» SOURCE MATERIAL
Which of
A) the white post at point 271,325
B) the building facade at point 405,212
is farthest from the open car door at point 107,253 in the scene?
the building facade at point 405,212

» WHAT TO WORK ON
Recast every line of the records as a numbered list, omitting any blank lines.

» SOLUTION FOR THIS TASK
1. Which of
2. A) the white post at point 271,325
3. B) the building facade at point 405,212
4. is farthest from the open car door at point 107,253 in the scene?
5. the building facade at point 405,212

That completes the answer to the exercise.